DATA LISTING:
↓
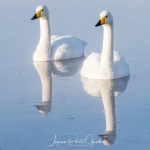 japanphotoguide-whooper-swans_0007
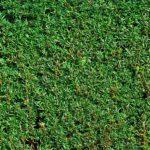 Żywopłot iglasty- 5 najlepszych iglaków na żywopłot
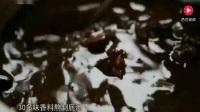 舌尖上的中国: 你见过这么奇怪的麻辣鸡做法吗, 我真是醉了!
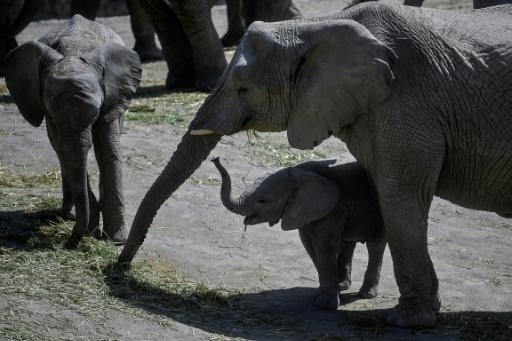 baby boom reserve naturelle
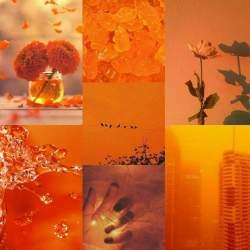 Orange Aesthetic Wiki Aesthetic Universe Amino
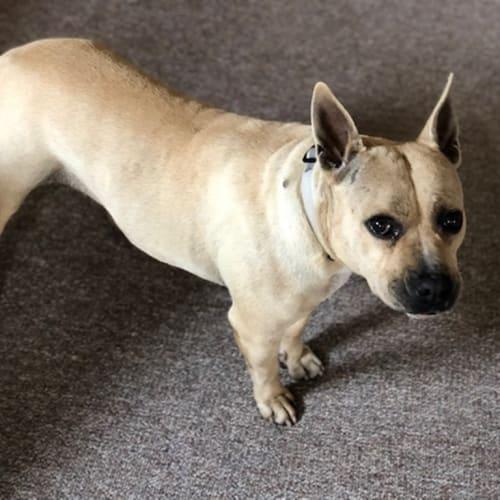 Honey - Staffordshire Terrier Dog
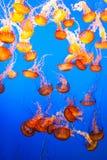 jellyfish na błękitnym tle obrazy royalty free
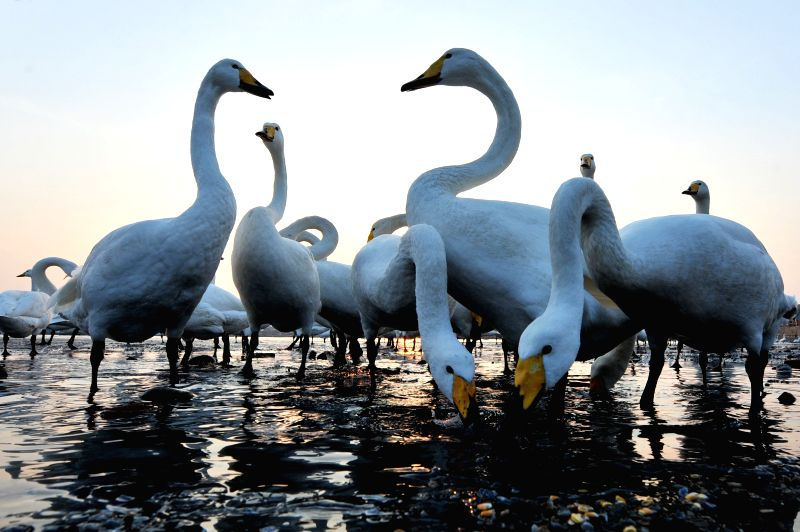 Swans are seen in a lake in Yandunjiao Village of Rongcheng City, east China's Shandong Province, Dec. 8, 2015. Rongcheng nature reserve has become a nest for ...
↑
↓
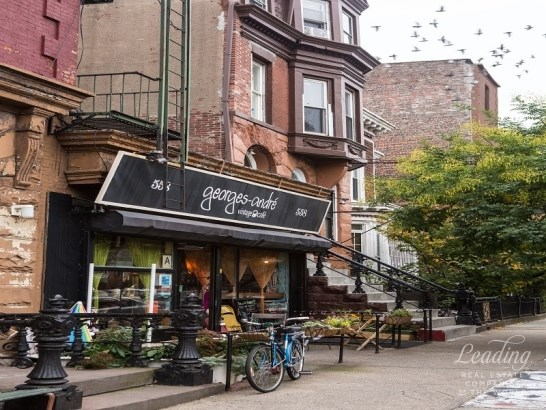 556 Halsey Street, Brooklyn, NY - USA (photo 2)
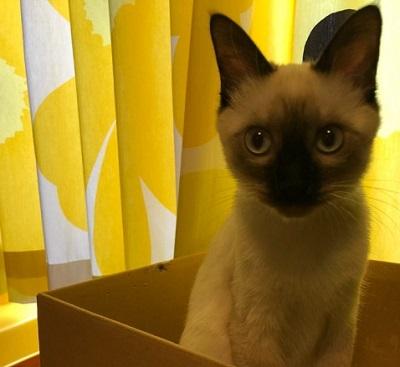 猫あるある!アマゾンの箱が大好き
↑
↓
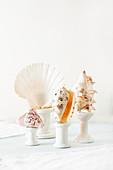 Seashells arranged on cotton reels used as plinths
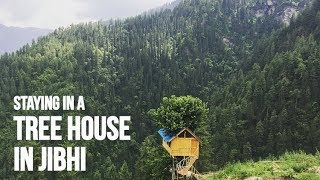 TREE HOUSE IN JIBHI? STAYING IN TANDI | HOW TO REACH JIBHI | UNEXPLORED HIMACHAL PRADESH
↑
EXERCISE INSTRUCTIONS: In the records above, find the line with "556 Halsey Street, Brooklyn, NY" and the line with "猫あるある!アマゾンの箱が大好き"; please transcribe exactly those two lines and all lines between them, omitting any picture.

WRITTEN SOLUTION:
 556 Halsey Street, Brooklyn, NY - USA (photo 2)
 猫あるある!アマゾンの箱が大好き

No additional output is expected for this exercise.